Через некоторое время приехал Лялин муж, могущественный директор знаменитого в стране театра, в безумном расстройстве от статьи в центральной советской газете с плохой рецензией на гастроли театра в Москве. Человек, преданный театру, поклонявшийся гениальному режиссеру, принял газетную критику так близко к сердцу, что на нервной почве у него началось расстройство желудка. «Удобства» в этом заводском Доме отдыха были, что называется, «во дворе» – на высокой горе, куда несчастному директору театра приходилось бегать по нескольку раз в день. Соседи шутили, что ему можно было бы носить трусы в руках, чтобы не утруждать себя излишними движениями.

Выздоровев желудком и окрепнув нервами, директор уехал на борьбу за правду, а мы завершили свой путевочный срок и расстались. Но наша дружба выросла из тоненького стебелька в тонкое дерево, и мы стали созваниваться и путешествовать из Петербурга в Москву и обратно.
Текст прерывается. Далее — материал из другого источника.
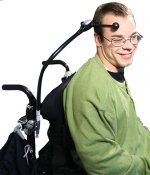 Person in wheelchair with switch attached to chair and head.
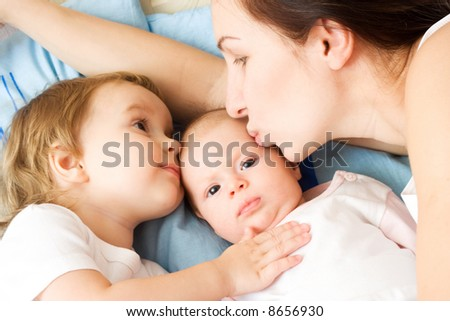 Happy mother with two daughters, kissing and holding them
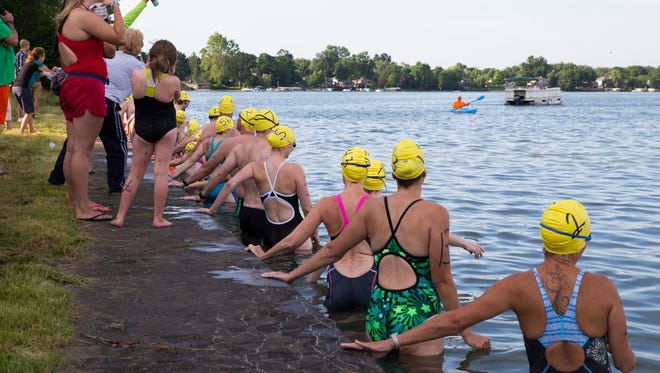 Swimmers line up at Willard Beach to start the 2015 Goguac Lake Swim Saturday morning.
Правда, наши смешные ситуационные прозвища поменялись на невыразительное и не очень эстетичное, но кажущееся нам необыкновенно смешным и отражавшим гастрономические пристрастия – «Кура». Причем это прозвище относилось ко всем нам одинаково. Оно живо до сих пор, хотя с той поры проскакало несколько десятилетий, и сыновья наших дочерей уже придумали нам новые прозвища, в ногу со временем – жутковатые (теперь покруглевшую Лялю внук призывает: «Шарик! Ко мне!»).

Ляля, беззаветно преданная друзьям, тогда имела возможность доставать кое-что из заграничной одежды, что было очень ценно в то далекое и прекрасное время. Прекрасное потому, что всегда что-то хотелось купить, вернее, достать, была цель, были средства, и это было как досягаемая мечта… плюс молодость, требующая украшения снаружи.
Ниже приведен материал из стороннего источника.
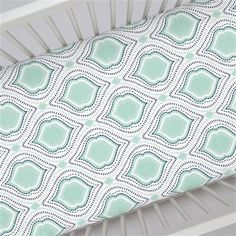 """Crib Fitted Sheet in and Mint and Navy Moroccan Damask by Carousel Designs.  Our fitted crib sheets feature deep pockets and have elastic all the way around the edges to hug mattresses securely. Fits standard crib mattresses, measuring approximately 28"""" x 52""""."""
Ляля имела хлопотную жизнь, друзья молились на нее, и все были «при деле».

И вот однажды она купила мне потрясающий, из какой-то голливудской жизни комплект: воздушный пеньюар и ночную, лучше сказать вечернюю (как платье) сорочку. Хотя это слово грубо и не отражает всю красоту и изящество покроя изделия, в то время абсолютно не оправдывающего своего функционального назначения.

Это волшебное одеяние из голубого серебристо-сверкающего нейлона было узким, длинным до пола и отделано голубыми перьями. Я была в таком восторге от комплекта, что носить его казалось немыслимым. Я часто мерила его, он мне очень шел, демонстрировала подругам, вызывая разъедающую зависть, и надевала его только в самые важные жизненные моменты, чтобы запасть в сердце мужчины навсегда в этом великолепии.

Надо сказать, что таких жизненных моментов в моей счастливой жизни было немало. Я пронесла этот пеньюар через нескольких мужей, и не только. И, как ни странно, реакция на эту неземную красоту у мужчин была неодинаковой.

Мой первый молодой муж ушел из жизни очень рано, после автокатастрофы, и после шока вдовства в тридцать пять лет я не помню его реакцию на белье, хотя, наверное, наш студенческий брак с семнадцатилетним стажем не претерпел изменений с появлением этого гиперсексуального наряда, не привнесшего новизны в привычной суете ни в мою, ни в его жизнь.

Надо сказать, что я доставала это голубое сокровище из заветного целлофанового пакета крайне редко, только тогда, когда ощущала большой подъем духа. При муже было много забот по дому и с ребенком. Кроме того, он был очень ревнив. Помню, как на день рождения подарила ему электробритву, после чего он месяц терзал меня подозрениями и вопросами, где я взяла деньги. После этого я всю совместную жизнь дарила ему расчески и тому подобное. Так что кокетство в голубом могло кончиться большим скандалом.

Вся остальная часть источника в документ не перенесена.